Johnny Foreigner

“Many things had changed in this twenty-first-century world, but the English still headed into Europe like eighteenth-century aristos, treating Johnny Foreigner as a kind of moving wallpaper …” (Reginald Hill, “The Woodcutter”). He’s talking about Spain and how English tourists converse loudly in English about surprisingly intimate affairs, ignoring everybody else in the certain knowledge that none of the locals will understand.

We had the same experience earlier this month at a chambre d’hote near Carcassonne. It’s listed in a well-known English guide book so the clients tend to be English. The last evening we were joined by three English couples. They all seemed to live in listed houses in stunning parts of England with acres of land. One drove a very large 4-wheel drive which was loaded with boxes of Mouton Rothschild, another drove a Morgan and the third was a newly retired Lt-Colonel. You get the picture.

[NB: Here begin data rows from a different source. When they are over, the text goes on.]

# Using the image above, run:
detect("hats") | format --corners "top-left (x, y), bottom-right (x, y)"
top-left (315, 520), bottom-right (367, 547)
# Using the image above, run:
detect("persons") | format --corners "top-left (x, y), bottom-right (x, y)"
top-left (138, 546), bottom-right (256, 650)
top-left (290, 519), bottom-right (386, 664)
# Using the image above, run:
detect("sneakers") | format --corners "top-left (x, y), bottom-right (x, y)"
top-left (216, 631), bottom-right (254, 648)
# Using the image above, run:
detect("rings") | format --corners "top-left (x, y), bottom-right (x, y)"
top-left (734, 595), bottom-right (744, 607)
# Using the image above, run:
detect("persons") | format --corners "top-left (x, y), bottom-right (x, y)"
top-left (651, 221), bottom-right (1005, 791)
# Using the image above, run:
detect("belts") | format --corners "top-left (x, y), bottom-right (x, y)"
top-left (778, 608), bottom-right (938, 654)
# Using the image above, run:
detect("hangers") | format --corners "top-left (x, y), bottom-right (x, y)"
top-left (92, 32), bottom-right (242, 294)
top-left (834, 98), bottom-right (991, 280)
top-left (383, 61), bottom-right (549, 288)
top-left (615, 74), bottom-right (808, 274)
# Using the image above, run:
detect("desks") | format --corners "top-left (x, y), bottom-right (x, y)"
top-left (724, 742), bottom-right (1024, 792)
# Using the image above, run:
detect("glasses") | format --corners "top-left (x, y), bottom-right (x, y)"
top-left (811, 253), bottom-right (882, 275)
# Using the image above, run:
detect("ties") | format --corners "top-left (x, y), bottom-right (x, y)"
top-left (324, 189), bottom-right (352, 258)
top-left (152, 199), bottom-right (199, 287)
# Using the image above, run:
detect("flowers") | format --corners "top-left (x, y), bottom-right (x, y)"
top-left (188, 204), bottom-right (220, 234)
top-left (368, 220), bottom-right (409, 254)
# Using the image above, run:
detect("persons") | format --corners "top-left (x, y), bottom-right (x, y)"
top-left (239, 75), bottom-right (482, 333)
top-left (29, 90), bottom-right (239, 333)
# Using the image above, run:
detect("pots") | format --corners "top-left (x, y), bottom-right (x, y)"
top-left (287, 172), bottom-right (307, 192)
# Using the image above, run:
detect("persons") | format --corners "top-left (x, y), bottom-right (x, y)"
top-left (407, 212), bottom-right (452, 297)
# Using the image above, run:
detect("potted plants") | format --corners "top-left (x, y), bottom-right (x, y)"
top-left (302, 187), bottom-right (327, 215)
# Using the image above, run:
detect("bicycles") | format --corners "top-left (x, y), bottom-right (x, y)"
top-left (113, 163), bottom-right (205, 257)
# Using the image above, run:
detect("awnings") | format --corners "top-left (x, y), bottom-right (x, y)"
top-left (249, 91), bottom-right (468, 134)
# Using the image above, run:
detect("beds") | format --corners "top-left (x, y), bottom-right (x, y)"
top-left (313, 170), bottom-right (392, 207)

We all sat down to dinner with our hosts, two delightful French sisters, and the new arrivals started an animated and loud discussion among themselves. The rest of us might not have been there. Being British I was occasionally allowed to put in a word but given that I lived in France I had clearly gone native and was therefore not to be trusted and should definitely have been sitting below the salt. My wife, who speaks fluent English, was ignored as were the two sisters who were welcoming us into their home and to their dinner table. One of the sisters understands English so she was taking everything in. We learned that one had sold his company for several millions and had rented an entire castle in Scotland last Christmas for a family party; another recounted how he had had to knock £50,000 off the asking price for his (listed) house so he wouldn’t get the half-million he expected if he ever sold it. The third said they would next be staying with friends in Vaycare. The others seemed to know where this was and bandied about Anglicised versions of French resorts where they’d been or were going. The rest of us hadn’t a clue where these places were (well, we weren’t supposed to understand, were we). I did so hope they got lost and had to try to ask a local peasant how to get there!

It’s as though these people live in a parallel universe where France is still largely part of England. It’s far from the first time this has happened to us, unfortunately. As my wife says: “Ils se croient en pays conquis”.

Anyone know where Vaycare is, by the way?

Why didn’t I do or say something? Well first off because it would have embarrassed our hosts and that would have been even ruder. If you knew me, Jeanette, you’d know I don’t do serf and I’ve never worn a cap in my life! I just found the whole performance pathetic and as such not worth gratifying with an outburst. The Lt-Col was in fact an interesting man when you got him on his own. He’d been places and seen things most of us will never see and probably wouldn’t want to. I could have talked to him for hours. But as part of the pack he wasn’t the same person.

people who live on islands are often insular, I have been through your experience here so many times I can’t remember but I now realise that it is just people who are unsure of themseves and not very intelligent, you have to feel sorry for them!!!